“There’s no crying in baseball”

Posted by Maria on August 24, 2009 under Newspapers and Newsworthy, Pop-Psychology, Self-Care, Sleep, Stress Management and Relaxation, Uncategorized | Be the First to Comment

By Maria Koropecky, Homespunspa owner

How often do you cry?

I cried today already.

My brother’s family came home for a brief visit from Dubai. They’ve been here for 11 days. I have a niece (2) and a nephew (4) and this morning they packed up and went away for a couple of days. I guess I woke up feeling stressed and that carried over into my interactions with my family even though I knew I was going to see them later again this week and it was not the final good-bye.

The two year-old, as delightful as she normally is, was in a real mood. My mom said she had gone to bed late and woke up too early at 6:30am. I think sleep deprivation had reared its ugly head. She was crying and kicking and hitting and was generally being a royal brat. I guess that’s what they mean when they say, “Terrible two’s.” I of course can’t use that excuse for myself though.

The four-year-old was quieter when I came over but was generally feeling a little sad. He wasn’t interested in eating his lunch and tears dripped from his eyes. He was trying to wipe them all away. I asked him, “Are you tired?”…”No.” “Are you sad?”…”No.” “Do you want a hug?” “Yes” and he reached around me and we hugged each other for three or four long minutes and that’s what made me cry. Now I’m crying just writing about it. It was a lovely moment between me and my God-son.

All kinds of things make me cry. That was just today’s trigger. Usually, I cry because someone tells me something I don’t want to hear. Or I cry just because I’m frustrated from mounting tension and it just boils over like a volcano. Or my hormones may end up being the culprit. Sometimes I cry out of sheer sympathy, empathy and compassion for someone else. I can’t remember the last time I cried from physical pain. For me to cry, something sets off a chain reaction and I haven’t figured out how to de-rail the train mid-way so I can somehow avert the cry. It’s a work in progress.

If I’m going to cry at a movie, it will be during a separation or a reunion scene, like when a mother gets separated or reunited with her children, out come the waterworks, as they say. But Terms of Endearment, the biggest tear-jerker of all time, made me laugh the first time I saw it. In that case, it wasn’t the movie itself, it was the audience’s sniffling that triggered me. How insensitive.

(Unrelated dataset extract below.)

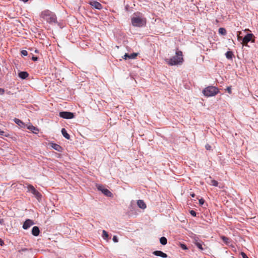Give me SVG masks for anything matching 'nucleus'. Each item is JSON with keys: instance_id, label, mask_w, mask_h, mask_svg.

A couple of weeks ago, I cried because my favourite co-worker was threatening to quit her job. Somehow as I was talking to her, I spontaneously combusted into tears as a last resort plea to make her re-think her actions. There was a lot more background that I won’t go into. Suffice it to say, crisis dodged…barely. Those were some tough negotiations and crying bought some time. And it made her see how serious things were. I wouldn’t recommend that tactic, unless you’re a seasoned pro like I am:> Then again, pulling out the ol’ surprise cry makes people go, “What the…???” and it just may work in your favour.

I also cried that same week as I was driving home from Jazzercise class when I should have been feeling pretty good. I don’t know what came over me but Barry White’s, You’re the First, the Last, My Everything came on the radio and there I was crying. Who does that??? I couldn’t help myself. That was more of a happy cry, by the way.

According to an article published on August 12, 2009 in the telegraph.co.uk:

“Women spend the equivalent of 16 months of their lives crying, according to a new poll.”

“And for women aged 26 and over, who also cry for 2 hours and 14 minutes a week, the most common causes for an emotional outburst include falling out with a partner, hearing someone else’s bad news and feeling tired.”

Check out the whole article at: http://www.telegraph.co.uk/news/newstopics/howaboutthat/6013010/Women-cry-for-16-months-of-their-lives.html.

I’d say I cry at least that much and for those kinds of reasons. We produce emotional tears because it’s a means of communication and it starts at birth. Before developing speaking skills, infants express frustration, pain, fear, or a need through tears. Meanwhile, adults may use crying to reach out to bond with others and to exchange some level of comfort and support.

According to an unnamed study of 300 adults mentioned in Wikipedia Encyclopedia, women cry on average at least five times per month, especially before and during the menstrual cycle when crying can increase up to 5 times the normal rate, often without specific and obvious reasons. Men only cry once every month, probably because in many cultures, it is not as socially acceptable for men to cry as it is for women and kids.

I say, if it helps release stress, it can’t be all that bad. Crying may be embarrassing and it may be ugly but it helps restore the chemical balance in the body. And a good cry does help people feel better.

What do you think? Do you use crying as a tool to deal with stress or do you think people who cry are weak?